On this project, we didn't just type a prompt and hope for a lucky result. Our powerhouse team of AI Artists – Frank Capezzuto III, Kenley Lundy, Porter Hodgkiss, Justin Dykhouse, Tony Kwok, Ella Roberts, and Joe Salazar – utilized a modular pipeline to chain multiple models together. They moved from Gemini text to Nano Banana 2 storyboards to Veo 3.1 cinematic motion. If a shot needed a lighting tweak, the artists could simply update an individual node without re-generating the entire sequence. This check-and-balance logic allowed for massive creative iteration quickly.

Directorial control  

To bring precision to the process, the team treated AI as an additional layer within a traditional VFX pipeline. Compositor Brooke Grossmann worked to lock specific start and end frames for every sequence, providing the essential boundaries for the production. By leveraging Veo’s ability to generate motion between these points, the team gained a level of control that allowed them to lock the vision first and iterate easily. 

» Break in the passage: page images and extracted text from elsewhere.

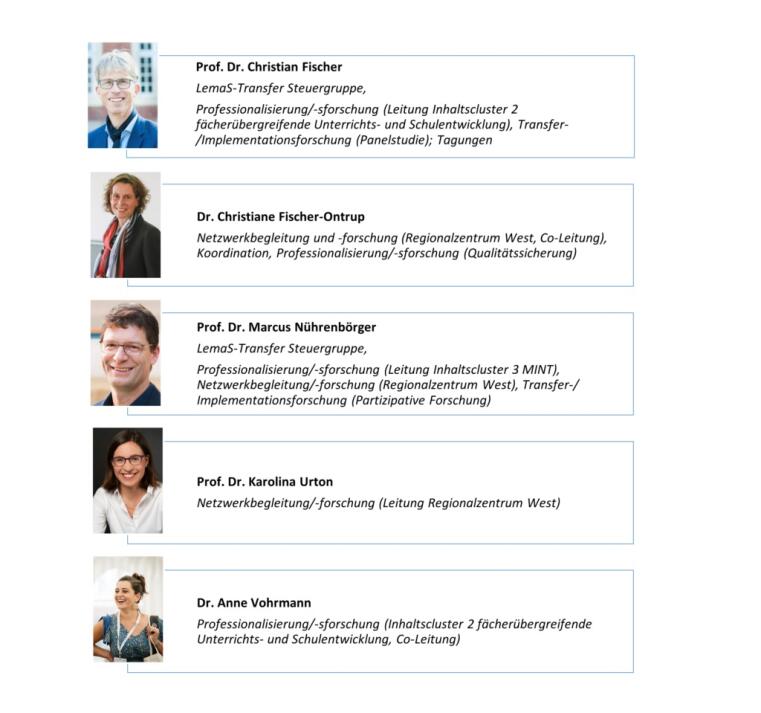 Prof. Dr. Christian Fischer
LemaS-Transfer Steuergruppe,
Professionalisierung/-sforschung (Leitung Inhaltscluster 2 fächerübergreifende Unterrichts- und Schulentwicklung), Transfer-/Implementationsforschung (Panelstudie); Tagungen

Dr. Christiane Fischer-Ontrup
Netzwerkbegleitung und -forschung (Regionalzentrum West, Co-Leitung), Koordination, Professionalisierung/-sforschung (Qualitätssicherung)

Prof. Dr. Marcus Nührenbörger
LemaS-Transfer Steuergruppe,
Professionalisierung/-sforschung (Leitung Inhaltscluster 3 MINT), Netzwerkbegleitung/-forschung (Regionalzentrum West), Transfer-/ Implementationsforschung (Partizipative Forschung)

Prof. Dr. Karolina Urton
Netzwerkbegleitung/-forschung (Leitung Regionalzentrum West)

Dr. Anne Vohrmann
Professionalisierung/-sforschung (Inhaltscluster 2 fächerübergreifende Unterrichts- und Schulentwicklung, Co-Leitung)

The workflow was a true hybrid of man and machine: Lead Animator Mike Ryan would take initial Veo generations from AI Artist Tony Kwok and layer his own hand-animation on top of them. Meanwhile, Compositor Brandon McMenamin developed bespoke composition solutions for specific asset edits. This collaborative approach ensured that if a shot needed a tweak, the team could address it directly rather than having to re-generate the entire video performance from step one.

Collaboration at scale 

Because Nodey uses node graphs, every complex task is a "recipe" that can be saved as a tiny file and shared instantly. If a specific shot was proving difficult, an artist didn't have to struggle alone; they could save their node graph and the whole team could jump on it to help refine the logic together. This turned technical troubleshooting into a shared team effort, keeping us moving at pace.

Studio-grade delivery 

Ensuring the final product was "production-ready" required a specialized technical backbone. Pipeline Engineer Andrew Bueno architected the rendering pipeline, establishing the cadences, folder structures, and naming conventions – alongside key automations – that allowed the team to function at scale. 

Once the creative sequences were locked, Harimandar Khalsa (Upscale Lead) managed the transition to high definition. This involved extensive R&D to optimize settings for each specific shot and rigorous Upscale Quality Control (QC) to maintain the quality bar. Editorial Lead Russel Fong then prepped these refined shots into final sequences for MP4 reviews, ensuring a seamless flow for the client.

This meticulous process, supported by Alyssa Lizarraga (QC and I/O) and Alicia Mirelez (Operations), ensured that while the initial logic was AI-generated, the final output met studio-grade delivery standards. The entire operation leveraged Google Cloud’s TPU-based compute infrastructure to handle the massive processing requirements of the 17-day sprint.

From concept to keynote in record time 

It isn’t every day you’re asked to help set the tone for Google Cloud Next. Telling Google's story – using the very tools they are currently pioneering – was a landmark challenge for our team and the perfect opportunity to use our own toolkit. 

Nodey served as the essential bridge that transformed generative AI into a collaborative production stage. By removing fragmented workflows and providing frame-by-frame control, it ensured the technology remained an extension of the artist’s hand rather than a replacement for it. As we look toward a future of agentic AI, we aren't just making content; we’re building the frameworks that allow human creativity to finally keep pace with imagination.